2
votes

I have a few problems with creating a KTable with a timewindow in Kafka.

I want to create a table that counts the number of ID's in the stream like this.

ID (String) |  Count (Long)
    X       |       5
    Y       |       6
    Z       |       7

and so forth. I want to able to get the table using the Kafka REST-API, preferably as .json.

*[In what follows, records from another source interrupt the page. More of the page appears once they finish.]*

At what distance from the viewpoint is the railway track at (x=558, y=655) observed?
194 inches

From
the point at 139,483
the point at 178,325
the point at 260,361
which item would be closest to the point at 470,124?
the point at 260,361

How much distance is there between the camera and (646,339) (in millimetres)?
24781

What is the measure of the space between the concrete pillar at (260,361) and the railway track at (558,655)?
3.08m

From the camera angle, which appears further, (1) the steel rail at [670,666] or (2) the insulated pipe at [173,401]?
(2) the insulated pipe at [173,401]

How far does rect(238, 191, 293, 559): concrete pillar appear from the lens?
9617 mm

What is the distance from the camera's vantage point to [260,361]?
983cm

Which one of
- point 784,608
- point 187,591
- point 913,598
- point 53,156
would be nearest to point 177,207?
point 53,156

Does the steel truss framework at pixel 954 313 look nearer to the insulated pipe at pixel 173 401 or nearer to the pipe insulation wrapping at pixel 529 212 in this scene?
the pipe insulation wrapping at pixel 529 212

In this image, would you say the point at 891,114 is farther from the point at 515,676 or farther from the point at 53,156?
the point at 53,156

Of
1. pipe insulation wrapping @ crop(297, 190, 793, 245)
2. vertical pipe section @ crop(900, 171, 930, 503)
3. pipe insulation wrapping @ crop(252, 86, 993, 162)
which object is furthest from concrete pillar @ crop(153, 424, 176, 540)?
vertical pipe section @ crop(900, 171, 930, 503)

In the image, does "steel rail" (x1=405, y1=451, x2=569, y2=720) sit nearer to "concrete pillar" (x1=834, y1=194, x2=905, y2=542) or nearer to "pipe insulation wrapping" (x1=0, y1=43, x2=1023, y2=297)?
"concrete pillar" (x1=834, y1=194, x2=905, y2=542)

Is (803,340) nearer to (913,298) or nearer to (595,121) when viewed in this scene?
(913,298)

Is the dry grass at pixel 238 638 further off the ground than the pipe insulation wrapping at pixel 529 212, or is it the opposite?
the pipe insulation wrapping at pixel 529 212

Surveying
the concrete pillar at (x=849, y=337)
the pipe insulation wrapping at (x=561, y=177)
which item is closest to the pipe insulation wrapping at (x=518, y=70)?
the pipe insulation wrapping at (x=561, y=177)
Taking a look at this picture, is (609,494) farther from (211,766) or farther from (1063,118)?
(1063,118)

Heres my code at the moment:

    StreamsBuilder builder = new StreamsBuilder();

    KStream<String, String> streams = builder.stream(srcTopic);

    KTable<Windowed<String>, Long> numCount = streams
            .flatMapValues(value -> getID(value))
            .groupBy((key, value) -> value)
            .windowedBy(TimeWindows.of(windowSizeMs).advanceBy(advanceMs))
            .count(Materialized.<String, Long, WindowStore<Bytes, byte[]>>as("foo"));

The problem I'm facing right now is that the table isn't created as a <String, Long> but as <String, String> instead. Which means that I can't get the correct count number, but instead I'm receiving the correct key but with corrupted counts. I've tried to force it out as a Long using Long.valueOf(value) without success. I don't know how to proceed from here. Do I need to write the KTable to a new topic? Since I want the table to be queryable using the kafka REST-API I don't think it's needed, am I right? The Materialized.<String, Long, WindowStore<Bytes, byte[]>>as("foo") should make it queryable as "foo", right?

The KTable creates a changelog-topic, is this enough in order to make it queryable? Or do I have to create a new topic for it to write to?

I'm using another KStream to verify the output now.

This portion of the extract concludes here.